O LOIC não escondia nem ele próprio nem os
endereços de IP do atacante, o que significava que os atacantes eram “vistos”
pelos servidores que estavam sendo atacados, e podiam ser identificados e
processados judicialmente, se o site
atacado entregasse seus arquivos de dados às autoridades. Os Anons não se sentiram ameaçados, porque
entendiam que eram muitos e que seria impossível rastreá-los todos; era verdade,
mas nem por isso ajudava a proteger os que fossem
rastreados.
Muitos Anons ingênuos jamais perceberam que
praticavam atos ilegais e rastreáveis; os que sabiam dos riscos pouco falavam
sobre eles e, em vários casos, mentiram muito sobre a segurança da
ferramenta.
O LOIC, com nome engraçado e
iconografia de canhão, viveu seu grande momento quando, em setembro de 2010,
definiu-se um novo alvo.
Operation
Payback
No início de
setembro, uma empresa indiana AiPlex
[12] anunciou que fora contratada
para atacar sites de pirataria e para derrubar por DDOS
[13] os que não
respondessem, como o “infame The Pirate
Bay” rastreador de sites BitTorrent, que se orgulhava de detectar
ataques. A história virou lenda: a AiPlex teria sido contratada pela Motion Picture Association of America
(MPAA) e pela Alliance Against Copyright Theft
(AACT) – não por algum grupo de
Hollywood/Bollywood – para usar meios ilegais contra sites acusados de usar meios
ilegais.
Os Anons, coletivamente, adoraram. Para
eles, os estúdios em Hollywood não só escreviam as leis de direitos autorais que
cerceavam as liberdades
online (tornando ilegal,
por exemplo, desmontar aparelhos de telefone e consoles de jogos), como já estavam usando – sem
temor de serem punidas – as mesmas técnicas proibidas, por cujo uso tantos Anons haviam sido presos.
Ao longo de anos,
os que se preocupavam com os efeitos das leis de direitos autorais sobre a
liberdade online só haviam conhecido derrotas na luta contra
as instituições e empresas, e viram ser aprovadas, uma após outra, as leis que a
própria indústria do entretenimento escrevia e que reduziam direitos, ao mesmo
tempo em que se legitimavam acordos secretos para controlar sempre mais os
computadores e as conexões de internet. Muitas dessas leis haviam fracassado,
mas, para a política digital, os diferentes ataques ao Grande Conteúdo sempre
foram sentidos como um único grande ataque continuado.

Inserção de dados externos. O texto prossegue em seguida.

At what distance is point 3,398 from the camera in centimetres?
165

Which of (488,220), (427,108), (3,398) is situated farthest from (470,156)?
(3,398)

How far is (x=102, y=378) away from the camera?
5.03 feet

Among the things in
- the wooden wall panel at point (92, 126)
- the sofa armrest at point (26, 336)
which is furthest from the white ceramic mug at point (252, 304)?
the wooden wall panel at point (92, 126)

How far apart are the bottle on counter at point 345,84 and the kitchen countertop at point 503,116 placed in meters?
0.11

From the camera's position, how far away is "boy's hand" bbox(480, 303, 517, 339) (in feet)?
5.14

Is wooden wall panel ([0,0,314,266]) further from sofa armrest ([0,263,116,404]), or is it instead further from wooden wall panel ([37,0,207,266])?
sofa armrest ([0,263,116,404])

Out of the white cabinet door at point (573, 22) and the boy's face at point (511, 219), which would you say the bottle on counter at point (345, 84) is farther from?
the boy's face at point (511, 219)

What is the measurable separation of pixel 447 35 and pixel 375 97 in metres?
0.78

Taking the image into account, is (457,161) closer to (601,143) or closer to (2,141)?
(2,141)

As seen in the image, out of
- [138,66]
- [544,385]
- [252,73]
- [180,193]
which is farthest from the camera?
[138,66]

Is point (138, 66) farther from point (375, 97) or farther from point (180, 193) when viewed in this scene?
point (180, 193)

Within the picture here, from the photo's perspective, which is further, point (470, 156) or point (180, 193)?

O Anonymous não tinha qualquer opinião
unificada sobre copyright em si. Mas quando medidas destinadas a
conter a pirataria apareceram com ameaça contra toda a liberdade online, as opiniões convergiram para
uma mesma onda. Declaração contra o Acordo Antipirataria [orig. Anti-Counterfeiting Trade Agreement
(ACTA)] [14] e sua abordagem
tipo “três-ataques-confirmados-e-você-será-expulso-da-rede” para crimes contra
as leis de autor, dizia:
“Nossa principal reclamação é que
essas medidas restringirão as possibilidades dos usuários da internet (...).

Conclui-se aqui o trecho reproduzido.